[Math] Is the supremum of an almost surely continuous stochastic process measurable

brownian motionmeasure-theoryprobability theorystochastic-processes

Let's take a stochastic process $(X_t)_{0\leq t \leq 1}$ and assume that the sample paths are almost surely continuous. Let us define $S \equiv \sup_{t \in [0,1]} X_t$. How can we show that $S$ is measurable?

For example, the if we take the Brownian motion $B_t$ as our stochastic process, then given the continuity of the sample paths, we can focus on the supremum over $t \in [0,1] \cap \mathbb{Q}$, which is a countable, dense subset of $[0,1]$, and we have continuity of $B_t$, therefore the supremum is measurable (see the answer here: Measurability of the supremum of a Brownian motion).

How does almost sure continuity instead of continuity change the way of proving measurability?

I would be very grateful for any hint!

Best Answer

We have to assume that the underlying probability space is complete; otherwise the assertion might fail.

So, suppose that $(\Omega,\mathcal{A},\mathbb{P})$ is a complete probability space and $(X_t)_{t \in [0,1]}$ a process with almost surely continuous sample paths, i.e. there exists a null set $N \in \mathcal{A}$ such that $$[0,1] \ni t \mapsto X_t(\omega)$$ is continuous for all $\omega \in \tilde{\Omega} := \Omega \backslash N$. Now

$$\tilde{X}_t(\omega) := \begin{cases} X_t(\omega), & \omega \in \tilde{\Omega}, \\ 0, & \omega \in N \end{cases}$$

defines a stochastic process on $\Omega$ with continuous sample paths, and therefore

$$\sup_{t \in [0,1]} \tilde{X}_t = \sup_{t \in [0,1] \cap \mathbb{Q}} \tilde{X}_t$$

is measurable as countable supremum of measurable random variables. On the other hand, we have

$$\tilde{S}_t(\omega) = \sup_{t \in [0,1]} \tilde{X}_t(\omega) = \sup_{t \in [0,1]} X_t(\omega)= S_t(\omega) \quad \text{for all $\omega \in \tilde{\Omega} = \Omega \backslash N$}$$

and so

$$\{S_t \in B\} = \left( \{\tilde{S}_t \in B \} \cap N^c \right) \cup \bigg( \{S_t \in B \} \cap N \bigg)$$

for any Borel set $B$. Since $N \in \mathcal{A}$ and $\tilde{S}_t$ is measurable, we know that

$$\left( \{\tilde{S}_t \in B \} \cap N^c \right) \in \mathcal{A}.$$

Moreover,

$$\left\{ S_t \in B \right\} \cap N \subseteq N$$

and since the probability space is complete, this implies

$$\left\{ S_t \in B \right\} \cap N \in \mathcal{A}.$$

Combining both considerations proves $\{S_t \in B\} \in \mathcal{A}$, and this proves the measurability of $S_t$.

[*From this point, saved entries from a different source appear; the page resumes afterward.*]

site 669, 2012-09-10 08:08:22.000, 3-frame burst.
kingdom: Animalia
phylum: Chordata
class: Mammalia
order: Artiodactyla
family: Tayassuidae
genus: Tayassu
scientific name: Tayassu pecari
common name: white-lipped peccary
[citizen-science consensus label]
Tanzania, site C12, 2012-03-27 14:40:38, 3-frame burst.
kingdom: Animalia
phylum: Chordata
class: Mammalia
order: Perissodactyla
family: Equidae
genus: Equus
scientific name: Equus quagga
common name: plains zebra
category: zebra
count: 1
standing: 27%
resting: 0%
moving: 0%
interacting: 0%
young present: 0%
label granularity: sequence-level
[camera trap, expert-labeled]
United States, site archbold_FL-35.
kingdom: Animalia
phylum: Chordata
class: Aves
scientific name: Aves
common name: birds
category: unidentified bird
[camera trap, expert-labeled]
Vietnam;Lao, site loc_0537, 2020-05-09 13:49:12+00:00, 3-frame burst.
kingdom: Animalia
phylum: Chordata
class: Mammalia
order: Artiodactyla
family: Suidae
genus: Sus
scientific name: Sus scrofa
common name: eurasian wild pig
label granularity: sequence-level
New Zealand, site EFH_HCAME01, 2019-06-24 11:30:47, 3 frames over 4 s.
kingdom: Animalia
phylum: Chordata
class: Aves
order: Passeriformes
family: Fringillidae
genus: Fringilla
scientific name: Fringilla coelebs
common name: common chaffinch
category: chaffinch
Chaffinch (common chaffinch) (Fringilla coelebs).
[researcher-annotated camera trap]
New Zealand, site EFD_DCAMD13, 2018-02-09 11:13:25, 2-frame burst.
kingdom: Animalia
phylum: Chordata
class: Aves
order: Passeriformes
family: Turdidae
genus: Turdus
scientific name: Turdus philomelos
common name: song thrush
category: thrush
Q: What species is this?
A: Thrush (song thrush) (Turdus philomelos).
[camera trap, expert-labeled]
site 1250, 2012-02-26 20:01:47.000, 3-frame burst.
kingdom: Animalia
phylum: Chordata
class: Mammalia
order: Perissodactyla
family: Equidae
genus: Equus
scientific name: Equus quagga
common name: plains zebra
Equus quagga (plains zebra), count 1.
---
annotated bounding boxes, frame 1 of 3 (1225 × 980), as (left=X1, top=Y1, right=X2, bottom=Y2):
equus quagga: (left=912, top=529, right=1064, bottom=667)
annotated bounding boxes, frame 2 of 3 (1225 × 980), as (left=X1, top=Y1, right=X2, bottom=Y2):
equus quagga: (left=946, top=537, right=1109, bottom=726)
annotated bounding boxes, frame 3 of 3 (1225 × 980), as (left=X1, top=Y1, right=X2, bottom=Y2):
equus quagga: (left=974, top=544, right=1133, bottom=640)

Remark More generally, the following statement holds true in complete probability spaces:

Let $(\Omega,\mathcal{A},\mathbb{P})$ and $(E,\mathcal{B},\mathbb{Q})$ be two measure spaces and assume that $(\Omega,\mathcal{A},\mathbb{P})$ is complete. Let $X, Y: \Omega \to E$ be two mappings. If $X$ is measurable and $X=Y$ almost surely, then $Y$ is measurable.